How would you go about proving that the functions

F(x)=\frac{1}{2}+\frac{1}{\pi}\arctan\Big(\frac{x}{a}\Big), x\in\mathbb{R}

with a > 0

and

G(x)=1-\exp(-\lambda x),x\geq0

with \lambda>0


meet only at one point for some x > 0

The Attempt at a Solution

At x=0, F and G takes the values 0.5 a 0, respectively and both of the functions tend to 1 when x gets really large I think they must meet a least once. But still not sure about finding the actual point(s) since i do not think i can solve the equation
F=G analytically.

as x becomes large, the two function tend to 1.
And clearly they are increasing functions.

so what do you suggest?

 

[Tinyboss]

I don't believe the problem is asking you to find x, rather to show it exists and is unique.

 

[willy0625]

Yeah showing the uniqueness of that particular point is enough.

 

[Tinyboss]

The fact that your functions have the same limit does not mean they ever meet. Take for instance 1/x and 1/(x+1), for x>0. Clearly they both tend to zero, and clearly they are never equal.

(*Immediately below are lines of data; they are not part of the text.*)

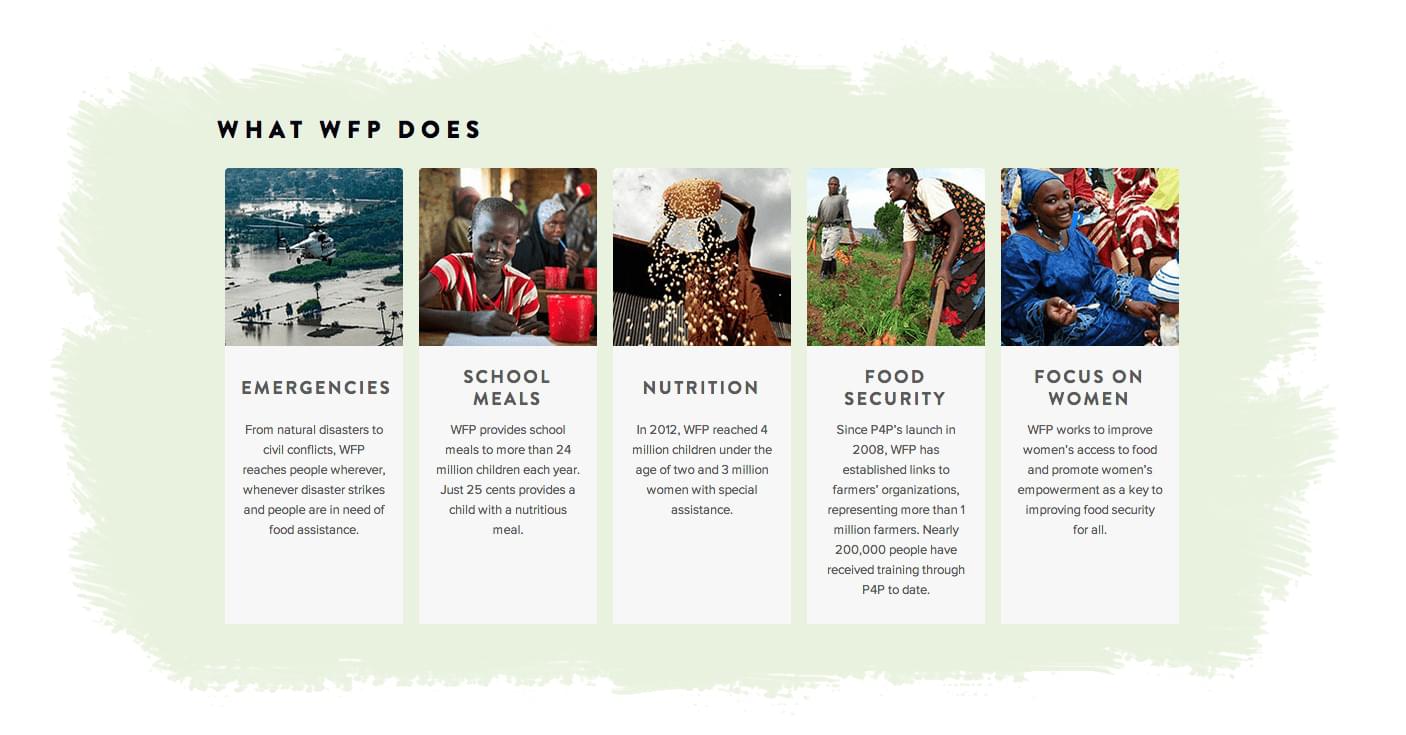 WHAT WFP DOES

EMERGENCIES

From natural disasters to civil conflicts, WFP reaches people wherever, whenever disaster strikes and people are in need of food assistance.

SCHOOL MEALS

WFP provides school meals to more than 24 million children each year. Just 25 cents provides a child with a nutritious meal.

NUTRITION

In 2012, WFP reached 4 million children under the age of two and 3 million women with special assistance.

FOOD SECURITY

Since P4P's launch in 2008, WFP has established links to farmers' organizations, representing more than 1 million farmers. Nearly 200,000 people have received training through P4P to date.

FOCUS ON WOMEN

WFP works to improve women's access to food and promote women's empowerment as a key to improving food security for all.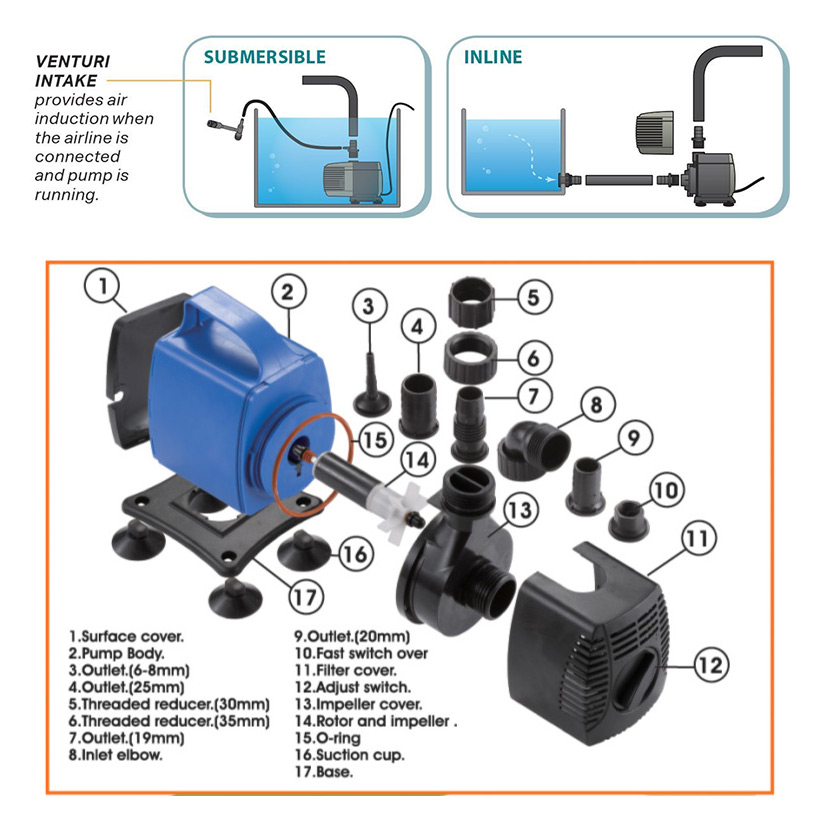 VENTURI INTAKE provides air induction when the airline is connected and pump is running.

SUBMERSIBLE

INLINE

1 2 3 4 5 6 7 8 9 10 11 12 13 14 15 16 17

1.Surface cover.
2.Pump Body.
3.Outlet.(6-8mm)
4.Outlet.(25mm)
5.Threaded reducer.(30mm)
6.Threaded reducer.(35mm)
7.Outlet.(19mm)
8.Inlet elbow.

9.Outlet.(20mm)
10.Fast switch over
11.Filter cover.
12.Adjust switch.
13.Impeller cover.
14.Rotor and impeller .
15.O-ring
16.Suction cup.
17.Base.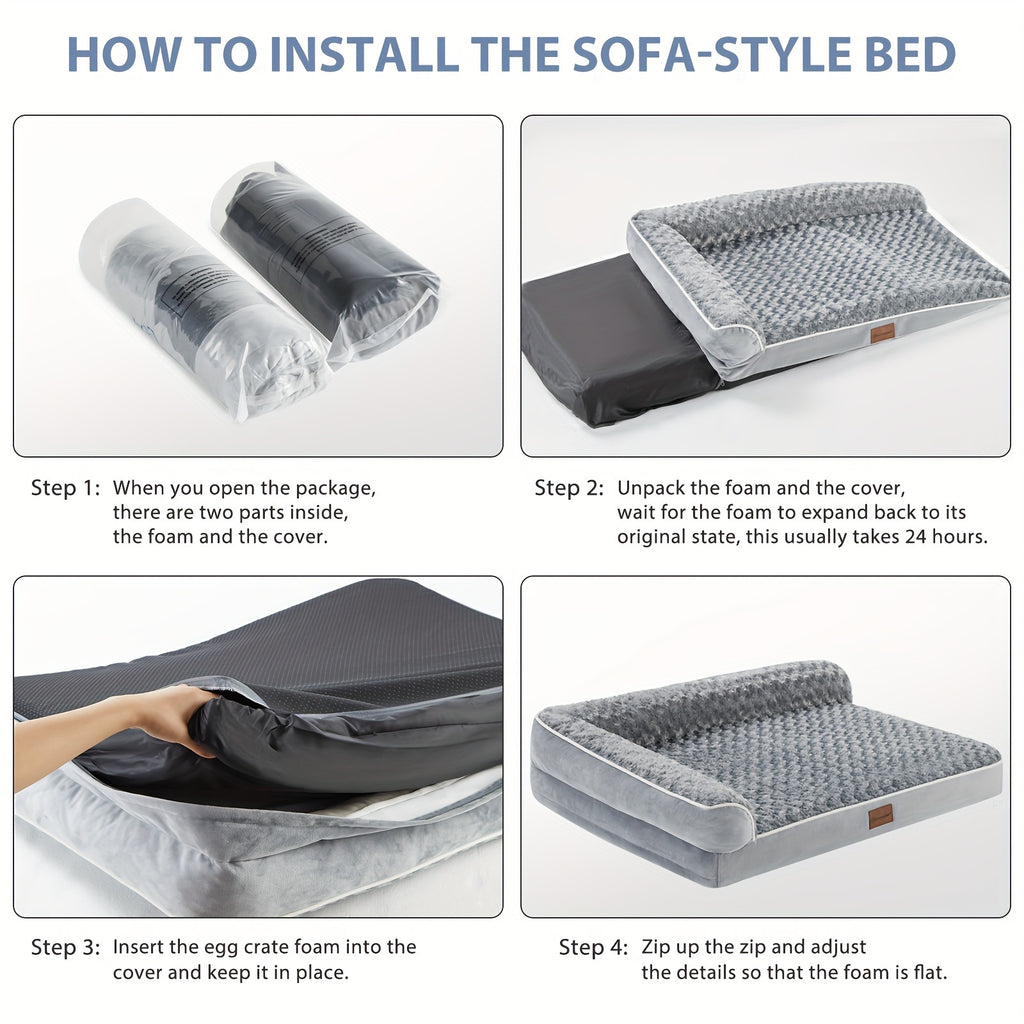 HOW TO INSTALL THE SOFA-STYLE BED

Step 1: When you open the package, there are two parts inside, the foam and the cover.

Step 2: Unpack the foam and the cover, wait for the foam to expand back to its original state, this usually takes 24 hours.

Step 3: Insert the egg crate foam into the cover and keep it in place.

Step 4: Zip up the zip and adjust the details so that the foam is flat.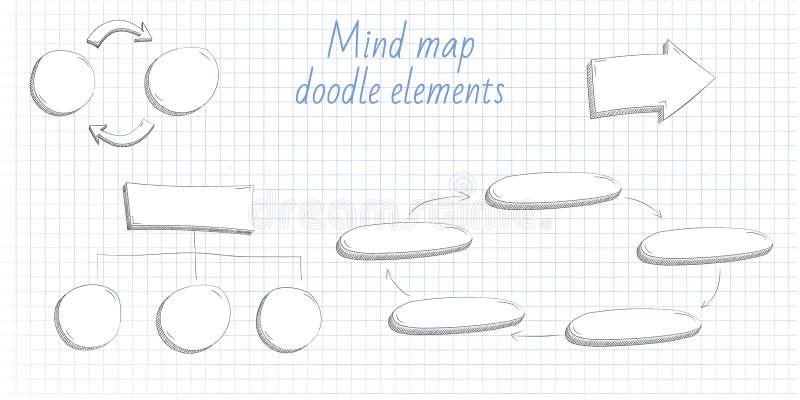 Mind map
doodle elements

dreamstime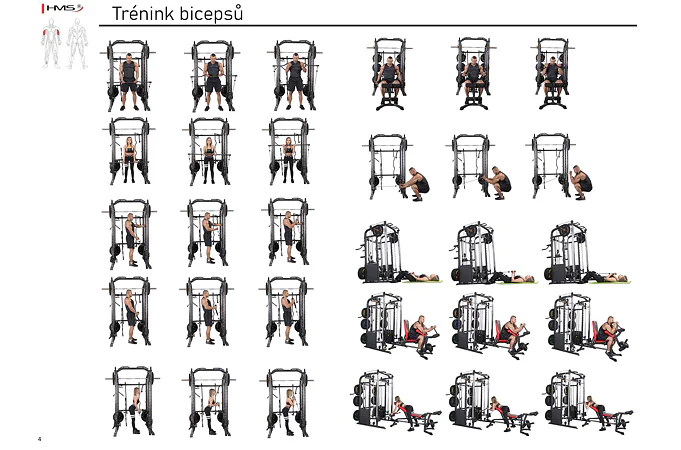 HMS

Trénink bicepsů

4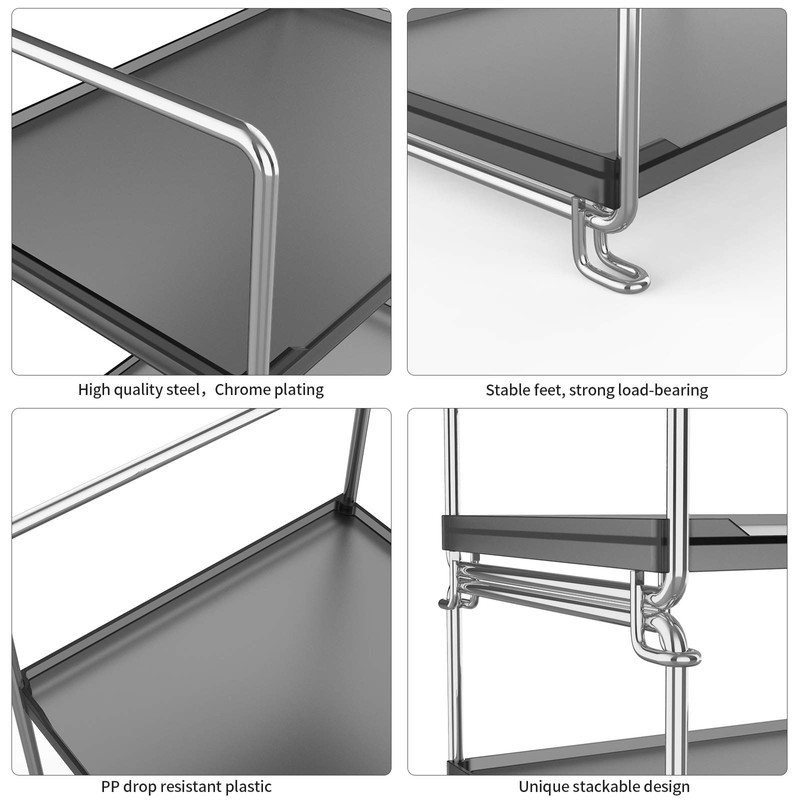 High quality steel，Chrome plating

Stable feet, strong load-bearing

PP drop resistant plastic

Unique stackable design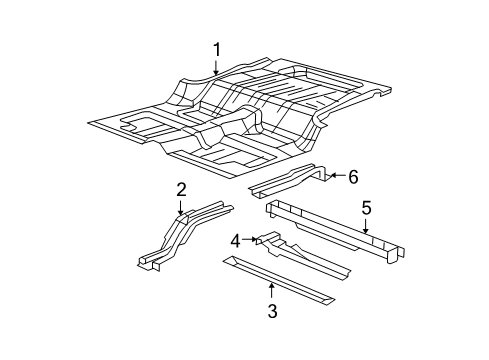 1
6
2
5
4
3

I don't see right away how to do existence or uniqueness. By continuity if you can find a point where F<G then you have existence, and then maybe you could look at the derivative of F-G to show uniqueness. Or maybe there's something prettier. What topics has your classed covered recently?

 

[willy0625]

This question poped up somewhere in my research.
I can use any results in calculus and analysis.

Note I have made some correction to the F function.